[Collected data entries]
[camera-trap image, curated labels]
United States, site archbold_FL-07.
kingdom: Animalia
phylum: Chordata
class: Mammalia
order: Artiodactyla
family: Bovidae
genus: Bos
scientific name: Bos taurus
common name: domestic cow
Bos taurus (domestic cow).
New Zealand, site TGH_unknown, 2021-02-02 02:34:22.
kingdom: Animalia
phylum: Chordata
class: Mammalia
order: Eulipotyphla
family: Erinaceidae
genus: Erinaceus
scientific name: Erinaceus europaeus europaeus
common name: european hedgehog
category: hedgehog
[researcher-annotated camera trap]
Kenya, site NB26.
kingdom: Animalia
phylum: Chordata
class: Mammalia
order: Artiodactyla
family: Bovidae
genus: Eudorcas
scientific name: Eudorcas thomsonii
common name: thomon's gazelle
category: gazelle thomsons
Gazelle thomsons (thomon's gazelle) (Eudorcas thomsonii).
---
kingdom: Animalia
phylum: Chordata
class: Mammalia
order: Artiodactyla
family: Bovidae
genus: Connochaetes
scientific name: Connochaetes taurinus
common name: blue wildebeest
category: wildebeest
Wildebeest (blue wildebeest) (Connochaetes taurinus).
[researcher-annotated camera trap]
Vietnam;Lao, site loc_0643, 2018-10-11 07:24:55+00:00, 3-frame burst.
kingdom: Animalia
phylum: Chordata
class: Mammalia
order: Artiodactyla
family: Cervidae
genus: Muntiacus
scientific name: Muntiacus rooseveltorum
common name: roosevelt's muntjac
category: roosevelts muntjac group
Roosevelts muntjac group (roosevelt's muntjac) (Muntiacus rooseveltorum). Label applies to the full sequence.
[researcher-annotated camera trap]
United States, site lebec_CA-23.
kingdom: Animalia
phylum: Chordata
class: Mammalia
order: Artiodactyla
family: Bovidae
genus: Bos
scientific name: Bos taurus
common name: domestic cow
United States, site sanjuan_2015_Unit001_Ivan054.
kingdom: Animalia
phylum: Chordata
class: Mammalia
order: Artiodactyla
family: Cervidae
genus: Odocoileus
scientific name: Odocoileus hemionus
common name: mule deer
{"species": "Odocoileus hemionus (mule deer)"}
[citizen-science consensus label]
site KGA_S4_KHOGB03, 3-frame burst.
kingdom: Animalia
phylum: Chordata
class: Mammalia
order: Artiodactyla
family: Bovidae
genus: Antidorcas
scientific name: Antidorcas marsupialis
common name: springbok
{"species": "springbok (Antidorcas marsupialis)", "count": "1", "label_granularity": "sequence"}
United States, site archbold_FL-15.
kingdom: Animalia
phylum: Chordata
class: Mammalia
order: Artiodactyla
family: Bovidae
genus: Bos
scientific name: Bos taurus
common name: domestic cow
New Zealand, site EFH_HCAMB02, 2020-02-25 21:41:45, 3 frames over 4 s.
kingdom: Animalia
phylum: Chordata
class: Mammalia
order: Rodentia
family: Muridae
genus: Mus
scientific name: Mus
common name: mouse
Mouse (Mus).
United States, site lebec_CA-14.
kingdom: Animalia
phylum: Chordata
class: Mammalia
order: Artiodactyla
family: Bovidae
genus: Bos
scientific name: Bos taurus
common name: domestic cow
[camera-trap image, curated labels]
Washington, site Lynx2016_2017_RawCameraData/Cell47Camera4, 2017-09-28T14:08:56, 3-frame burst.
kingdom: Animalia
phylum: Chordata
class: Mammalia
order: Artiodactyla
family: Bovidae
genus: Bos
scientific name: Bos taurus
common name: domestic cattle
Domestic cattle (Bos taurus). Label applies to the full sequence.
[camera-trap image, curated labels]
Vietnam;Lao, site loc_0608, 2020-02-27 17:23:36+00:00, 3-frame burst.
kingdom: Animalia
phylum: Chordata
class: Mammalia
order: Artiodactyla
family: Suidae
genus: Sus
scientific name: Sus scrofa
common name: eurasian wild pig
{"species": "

WHAT TO DO: Give back the complete data exactly as supplied.

RESPONSE TO THIS TASK:
[camera-trap image, curated labels]
United States, site archbold_FL-07.
kingdom: Animalia
phylum: Chordata
class: Mammalia
order: Artiodactyla
family: Bovidae
genus: Bos
scientific name: Bos taurus
common name: domestic cow
Bos taurus (domestic cow).
New Zealand, site TGH_unknown, 2021-02-02 02:34:22.
kingdom: Animalia
phylum: Chordata
class: Mammalia
order: Eulipotyphla
family: Erinaceidae
genus: Erinaceus
scientific name: Erinaceus europaeus europaeus
common name: european hedgehog
category: hedgehog
[researcher-annotated camera trap]
Kenya, site NB26.
kingdom: Animalia
phylum: Chordata
class: Mammalia
order: Artiodactyla
family: Bovidae
genus: Eudorcas
scientific name: Eudorcas thomsonii
common name: thomon's gazelle
category: gazelle thomsons
Gazelle thomsons (thomon's gazelle) (Eudorcas thomsonii).
---
kingdom: Animalia
phylum: Chordata
class: Mammalia
order: Artiodactyla
family: Bovidae
genus: Connochaetes
scientific name: Connochaetes taurinus
common name: blue wildebeest
category: wildebeest
Wildebeest (blue wildebeest) (Connochaetes taurinus).
[researcher-annotated camera trap]
Vietnam;Lao, site loc_0643, 2018-10-11 07:24:55+00:00, 3-frame burst.
kingdom: Animalia
phylum: Chordata
class: Mammalia
order: Artiodactyla
family: Cervidae
genus: Muntiacus
scientific name: Muntiacus rooseveltorum
common name: roosevelt's muntjac
category: roosevelts muntjac group
Roosevelts muntjac group (roosevelt's muntjac) (Muntiacus rooseveltorum). Label applies to the full sequence.
[researcher-annotated camera trap]
United States, site lebec_CA-23.
kingdom: Animalia
phylum: Chordata
class: Mammalia
order: Artiodactyla
family: Bovidae
genus: Bos
scientific name: Bos taurus
common name: domestic cow
United States, site sanjuan_2015_Unit001_Ivan054.
kingdom: Animalia
phylum: Chordata
class: Mammalia
order: Artiodactyla
family: Cervidae
genus: Odocoileus
scientific name: Odocoileus hemionus
common name: mule deer
{"species": "Odocoileus hemionus (mule deer)"}
[citizen-science consensus label]
site KGA_S4_KHOGB03, 3-frame burst.
kingdom: Animalia
phylum: Chordata
class: Mammalia
order: Artiodactyla
family: Bovidae
genus: Antidorcas
scientific name: Antidorcas marsupialis
common name: springbok
{"species": "springbok (Antidorcas marsupialis)", "count": "1", "label_granularity": "sequence"}
United States, site archbold_FL-15.
kingdom: Animalia
phylum: Chordata
class: Mammalia
order: Artiodactyla
family: Bovidae
genus: Bos
scientific name: Bos taurus
common name: domestic cow
New Zealand, site EFH_HCAMB02, 2020-02-25 21:41:45, 3 frames over 4 s.
kingdom: Animalia
phylum: Chordata
class: Mammalia
order: Rodentia
family: Muridae
genus: Mus
scientific name: Mus
common name: mouse
Mouse (Mus).
United States, site lebec_CA-14.
kingdom: Animalia
phylum: Chordata
class: Mammalia
order: Artiodactyla
family: Bovidae
genus: Bos
scientific name: Bos taurus
common name: domestic cow
[camera-trap image, curated labels]
Washington, site Lynx2016_2017_RawCameraData/Cell47Camera4, 2017-09-28T14:08:56, 3-frame burst.
kingdom: Animalia
phylum: Chordata
class: Mammalia
order: Artiodactyla
family: Bovidae
genus: Bos
scientific name: Bos taurus
common name: domestic cattle
Domestic cattle (Bos taurus). Label applies to the full sequence.
[camera-trap image, curated labels]
Vietnam;Lao, site loc_0608, 2020-02-27 17:23:36+00:00, 3-frame burst.
kingdom: Animalia
phylum: Chordata
class: Mammalia
order: Artiodactyla
family: Suidae
genus: Sus
scientific name: Sus scrofa
common name: eurasian wild pig
{"species": "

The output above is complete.